The state informed her that she owed “more time” and was considered an “escaped inmate,” according to her lawyer.

A state correction official, her attorney said in court records, explained the switch as the result of “updated legal advice and guidance from the Governor’s Office.” The corrections department was now applying “a single credit (of time served) across the total sum of combined sentences, rather than applying the same credit to each individual sentence,” according to the court records.

Hernandez was three months pregnant when she was rearrested. At the time, her husband had obtained a new job in Alabama and bought a home there, and she had planned to join him once the transfer of her post-prison supervision was approved, her lawyer wrote in a court filing.

A state Supreme Court ruling this past summer in a different case, which allowed the double counting of credit for time served from different convictions, had prompted the state corrections department to review the prison terms of approximately 11,000 adults in custody, Paul L. Smith, deputy solicitor general, said during oral argument earlier this month before the court.

Until then, the state corrections department had never applied any double counting of credit for time served, except in “super unusual circumstances,” Smith said.

He said the agency “reviewed as rapidly as possible” 11,000 sentence calculations and released people in August based on those recalculations.

But a couple of months later, the state determined it had made those decisions based on “incorrect interpretations,” after an outcry from those outside the agency, Smith told the Supreme Court justices.

“I’m sure this court is aware of, you know, what’s gone on in the media regarding this.

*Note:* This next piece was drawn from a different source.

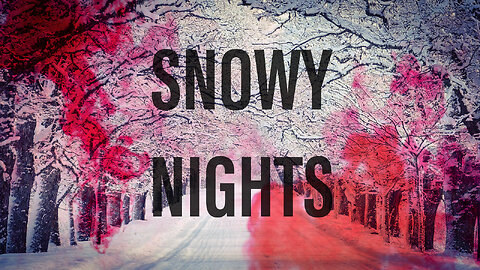 SNOWY NIGHTS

The Department of Corrections was made aware of these concerns by local district attorneys, by reporters, by victims. And so, did that prompt the Department of Corrections to reevaluate? Yes, of course it did,’’ he said.

Betz, the attorney for one of the men released, said it appeared the state corrections department, with guidance from the governor’s office, reversed course in the face of “political pushback” from district attorneys and other advocacy groups disturbed by the agency’s sudden release of numerous people from prison without notice to prosecutors or crime victims.

The Oregon District Attorneys Association at the time urged Kotek to order an immediate pause to its implementation of new sentencing formulas until there was “greater clarity and consensus on how it should be applied.”

Ferraris, a retired Woodburn police chief, said that the July Oregon Supreme Court decision that prompted the corrections department to recalculate sentences involved a single defendant and a narrow sentencing issue.

“It did not establish a broad new rule and was not designated as precedent-setting,” he said. “Nothing in the decision required the wholesale recalculation of criminal sentences statewide.”

In its Wednesday opinion, the state Supreme Court did not directly weigh in on whether the three people rearrested were improperly released by the state corrections department in August.

Instead, the justices suggested that the state should rely on trial judges to resolve whether or not the state corrections department accurately interpreted their sentences or not.

District attorneys across the state had filed motions to correct the judgments, but the state corrections department had moved to rearrest people it had released before trial judges could weigh in, according to court records.

Arellano-Sanchez, for example, was arrested by the state on Nov. 24, the day he showed up to court in Washington County for a hearing on a motion filed by the Washington County district attorney’s office seeking to clarify his sentence following his release from prison in August. The district attorney’s office then withdrew the motion as moot.

In a statement Wednesday, Oregon Attorney General Dan Rayfield gave little indication whether the state would pursue legal means to return released prisoners to custody.

“The Oregon Supreme Court has clarified the law, and we respect the court’s decision,” Rayfield said. “Public safety remains a core responsibility of our office, and we will continue to provide legal counsel that reflects the court’s guidance while supporting a system that is fair, lawful, and focused on community safety.”